SUPPLIED RECORDS: Begin

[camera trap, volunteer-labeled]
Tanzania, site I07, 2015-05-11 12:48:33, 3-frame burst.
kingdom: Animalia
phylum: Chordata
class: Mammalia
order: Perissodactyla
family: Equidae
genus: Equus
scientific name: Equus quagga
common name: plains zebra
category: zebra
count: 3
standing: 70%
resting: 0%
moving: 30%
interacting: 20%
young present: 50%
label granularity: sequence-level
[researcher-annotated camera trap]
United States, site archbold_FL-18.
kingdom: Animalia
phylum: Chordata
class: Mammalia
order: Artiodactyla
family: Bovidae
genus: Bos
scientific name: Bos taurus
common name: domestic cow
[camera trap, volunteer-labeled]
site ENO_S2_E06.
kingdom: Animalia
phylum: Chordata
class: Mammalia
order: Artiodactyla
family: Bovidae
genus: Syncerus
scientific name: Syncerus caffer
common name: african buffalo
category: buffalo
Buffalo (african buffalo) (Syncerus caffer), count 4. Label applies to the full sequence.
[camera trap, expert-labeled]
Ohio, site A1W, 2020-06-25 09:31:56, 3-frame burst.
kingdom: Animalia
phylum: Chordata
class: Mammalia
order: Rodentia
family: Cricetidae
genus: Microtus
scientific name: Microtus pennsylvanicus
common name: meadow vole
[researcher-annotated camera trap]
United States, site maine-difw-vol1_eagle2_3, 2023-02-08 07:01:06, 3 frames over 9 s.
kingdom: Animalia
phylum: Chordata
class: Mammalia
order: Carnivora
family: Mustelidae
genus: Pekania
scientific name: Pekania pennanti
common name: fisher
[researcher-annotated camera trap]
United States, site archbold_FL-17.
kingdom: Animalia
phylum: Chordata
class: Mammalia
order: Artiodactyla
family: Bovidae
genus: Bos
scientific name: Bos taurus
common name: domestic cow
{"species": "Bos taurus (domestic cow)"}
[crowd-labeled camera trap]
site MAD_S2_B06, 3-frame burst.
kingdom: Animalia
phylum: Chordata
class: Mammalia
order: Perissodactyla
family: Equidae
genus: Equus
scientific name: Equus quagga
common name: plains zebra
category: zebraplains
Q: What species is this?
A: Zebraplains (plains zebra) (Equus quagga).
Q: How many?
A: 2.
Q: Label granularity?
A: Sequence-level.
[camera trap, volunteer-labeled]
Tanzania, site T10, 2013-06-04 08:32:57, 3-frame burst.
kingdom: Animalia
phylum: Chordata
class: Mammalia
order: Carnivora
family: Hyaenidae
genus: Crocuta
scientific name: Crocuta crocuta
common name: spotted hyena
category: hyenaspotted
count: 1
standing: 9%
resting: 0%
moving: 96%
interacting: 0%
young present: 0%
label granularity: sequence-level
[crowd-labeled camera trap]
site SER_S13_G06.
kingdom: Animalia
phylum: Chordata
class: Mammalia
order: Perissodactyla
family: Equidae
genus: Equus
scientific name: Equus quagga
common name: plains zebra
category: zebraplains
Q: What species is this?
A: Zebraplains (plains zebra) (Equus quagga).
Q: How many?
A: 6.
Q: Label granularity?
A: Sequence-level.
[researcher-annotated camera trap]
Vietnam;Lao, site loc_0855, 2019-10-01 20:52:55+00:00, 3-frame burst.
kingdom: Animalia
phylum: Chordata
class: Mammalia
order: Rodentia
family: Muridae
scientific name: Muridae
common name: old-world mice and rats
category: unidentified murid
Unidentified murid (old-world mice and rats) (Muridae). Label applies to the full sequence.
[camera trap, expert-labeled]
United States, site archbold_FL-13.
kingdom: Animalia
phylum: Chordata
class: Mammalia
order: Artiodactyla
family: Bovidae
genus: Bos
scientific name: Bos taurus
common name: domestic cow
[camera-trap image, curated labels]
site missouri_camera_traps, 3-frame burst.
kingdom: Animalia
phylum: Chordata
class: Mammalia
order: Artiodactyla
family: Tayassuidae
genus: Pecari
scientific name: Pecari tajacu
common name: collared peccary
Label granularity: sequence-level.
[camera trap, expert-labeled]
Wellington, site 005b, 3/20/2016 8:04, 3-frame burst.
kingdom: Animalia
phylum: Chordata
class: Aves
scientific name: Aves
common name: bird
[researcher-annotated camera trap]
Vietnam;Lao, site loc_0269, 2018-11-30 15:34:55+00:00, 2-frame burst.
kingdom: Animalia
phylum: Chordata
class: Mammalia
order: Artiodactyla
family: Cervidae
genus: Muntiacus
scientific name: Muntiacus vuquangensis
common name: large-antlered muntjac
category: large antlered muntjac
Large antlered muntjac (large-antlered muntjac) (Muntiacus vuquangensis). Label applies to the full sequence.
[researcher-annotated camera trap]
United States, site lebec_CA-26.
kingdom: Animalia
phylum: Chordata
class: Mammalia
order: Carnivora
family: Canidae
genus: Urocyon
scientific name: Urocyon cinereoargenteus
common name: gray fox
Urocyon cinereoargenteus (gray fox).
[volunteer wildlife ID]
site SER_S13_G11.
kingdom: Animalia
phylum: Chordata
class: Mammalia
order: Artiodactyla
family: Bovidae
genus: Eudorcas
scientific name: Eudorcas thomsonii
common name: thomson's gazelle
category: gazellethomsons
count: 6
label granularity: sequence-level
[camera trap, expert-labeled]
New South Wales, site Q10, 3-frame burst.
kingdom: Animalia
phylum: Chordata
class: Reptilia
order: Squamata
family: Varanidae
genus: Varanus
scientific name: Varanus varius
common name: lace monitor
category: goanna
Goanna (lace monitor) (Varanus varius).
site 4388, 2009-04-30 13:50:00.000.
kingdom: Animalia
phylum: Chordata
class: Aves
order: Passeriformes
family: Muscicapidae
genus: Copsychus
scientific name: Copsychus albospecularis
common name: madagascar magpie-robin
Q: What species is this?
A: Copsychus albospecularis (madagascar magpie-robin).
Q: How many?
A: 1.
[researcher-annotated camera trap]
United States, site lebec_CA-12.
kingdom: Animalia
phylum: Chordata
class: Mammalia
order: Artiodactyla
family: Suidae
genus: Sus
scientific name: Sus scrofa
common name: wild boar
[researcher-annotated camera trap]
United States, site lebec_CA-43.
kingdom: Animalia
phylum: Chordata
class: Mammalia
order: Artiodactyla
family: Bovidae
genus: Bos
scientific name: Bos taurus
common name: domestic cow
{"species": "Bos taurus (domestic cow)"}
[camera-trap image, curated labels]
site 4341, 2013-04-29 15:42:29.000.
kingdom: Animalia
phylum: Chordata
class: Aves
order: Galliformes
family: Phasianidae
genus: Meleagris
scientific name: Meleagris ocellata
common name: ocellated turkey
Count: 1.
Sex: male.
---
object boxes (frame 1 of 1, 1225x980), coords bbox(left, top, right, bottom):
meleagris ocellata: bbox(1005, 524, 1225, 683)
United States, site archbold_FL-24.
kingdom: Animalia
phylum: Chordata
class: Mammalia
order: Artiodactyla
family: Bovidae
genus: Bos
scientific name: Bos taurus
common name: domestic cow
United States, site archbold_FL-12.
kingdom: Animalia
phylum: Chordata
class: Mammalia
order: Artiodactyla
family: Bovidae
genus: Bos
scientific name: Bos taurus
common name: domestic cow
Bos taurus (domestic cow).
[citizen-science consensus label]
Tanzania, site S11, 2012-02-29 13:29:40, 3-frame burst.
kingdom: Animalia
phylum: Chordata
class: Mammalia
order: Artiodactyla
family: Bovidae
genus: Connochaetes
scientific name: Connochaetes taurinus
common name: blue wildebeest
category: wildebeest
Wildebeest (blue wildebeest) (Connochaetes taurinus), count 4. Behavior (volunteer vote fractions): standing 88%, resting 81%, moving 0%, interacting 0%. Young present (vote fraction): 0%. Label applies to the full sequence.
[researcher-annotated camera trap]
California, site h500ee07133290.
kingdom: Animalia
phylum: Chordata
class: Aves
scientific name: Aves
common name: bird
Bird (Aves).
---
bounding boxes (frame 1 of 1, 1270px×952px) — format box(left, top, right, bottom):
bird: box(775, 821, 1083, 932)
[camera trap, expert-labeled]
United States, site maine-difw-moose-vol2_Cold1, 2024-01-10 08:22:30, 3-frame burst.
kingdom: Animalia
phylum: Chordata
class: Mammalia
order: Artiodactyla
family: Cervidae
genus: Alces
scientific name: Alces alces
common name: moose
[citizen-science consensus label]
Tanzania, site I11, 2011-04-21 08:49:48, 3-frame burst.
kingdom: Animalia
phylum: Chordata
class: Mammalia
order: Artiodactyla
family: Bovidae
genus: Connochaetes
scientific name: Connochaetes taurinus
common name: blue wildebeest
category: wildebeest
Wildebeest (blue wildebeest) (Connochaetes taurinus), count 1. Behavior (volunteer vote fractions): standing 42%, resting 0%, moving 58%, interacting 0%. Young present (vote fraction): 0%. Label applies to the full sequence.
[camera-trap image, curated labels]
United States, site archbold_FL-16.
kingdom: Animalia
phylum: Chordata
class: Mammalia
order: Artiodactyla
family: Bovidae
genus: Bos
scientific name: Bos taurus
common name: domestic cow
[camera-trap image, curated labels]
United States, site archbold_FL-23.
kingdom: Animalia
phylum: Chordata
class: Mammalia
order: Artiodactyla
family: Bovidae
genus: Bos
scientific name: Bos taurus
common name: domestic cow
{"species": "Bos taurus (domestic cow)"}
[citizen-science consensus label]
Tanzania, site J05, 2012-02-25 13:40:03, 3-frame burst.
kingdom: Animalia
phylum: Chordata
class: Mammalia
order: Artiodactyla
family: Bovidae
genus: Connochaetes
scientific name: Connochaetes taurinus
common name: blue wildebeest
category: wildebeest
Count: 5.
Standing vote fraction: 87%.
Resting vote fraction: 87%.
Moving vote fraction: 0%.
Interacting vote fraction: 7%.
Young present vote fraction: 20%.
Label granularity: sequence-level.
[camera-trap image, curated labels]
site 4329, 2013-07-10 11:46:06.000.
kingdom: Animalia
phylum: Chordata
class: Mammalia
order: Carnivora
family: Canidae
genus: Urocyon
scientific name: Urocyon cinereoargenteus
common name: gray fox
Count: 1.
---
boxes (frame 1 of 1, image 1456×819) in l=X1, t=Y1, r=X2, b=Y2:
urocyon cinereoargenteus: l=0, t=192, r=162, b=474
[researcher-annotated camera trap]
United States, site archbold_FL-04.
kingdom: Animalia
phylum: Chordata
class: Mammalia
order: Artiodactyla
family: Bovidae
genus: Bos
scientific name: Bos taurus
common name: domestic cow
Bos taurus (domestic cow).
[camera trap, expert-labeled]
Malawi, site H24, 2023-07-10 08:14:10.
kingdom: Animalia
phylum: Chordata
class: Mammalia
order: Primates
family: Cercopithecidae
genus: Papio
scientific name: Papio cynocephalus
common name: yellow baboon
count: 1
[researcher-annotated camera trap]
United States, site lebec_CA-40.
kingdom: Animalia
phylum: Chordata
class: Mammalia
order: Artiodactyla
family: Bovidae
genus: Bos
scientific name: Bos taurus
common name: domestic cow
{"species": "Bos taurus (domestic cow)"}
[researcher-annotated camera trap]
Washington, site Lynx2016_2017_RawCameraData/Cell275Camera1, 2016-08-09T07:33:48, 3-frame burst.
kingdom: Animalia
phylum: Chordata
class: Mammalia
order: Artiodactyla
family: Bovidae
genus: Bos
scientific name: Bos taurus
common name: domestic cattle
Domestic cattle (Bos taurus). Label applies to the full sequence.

SUPPLIED RECORDS: End

Quote exactly the lines running from the start of the listing above through the line where "young present: 50%" is found, and output no other lines.

* _ANSWER SPACE_:
[camera trap, volunteer-labeled]
Tanzania, site I07, 2015-05-11 12:48:33, 3-frame burst.
kingdom: Animalia
phylum: Chordata
class: Mammalia
order: Perissodactyla
family: Equidae
genus: Equus
scientific name: Equus quagga
common name: plains zebra
category: zebra
count: 3
standing: 70%
resting: 0%
moving: 30%
interacting: 20%
young present: 50%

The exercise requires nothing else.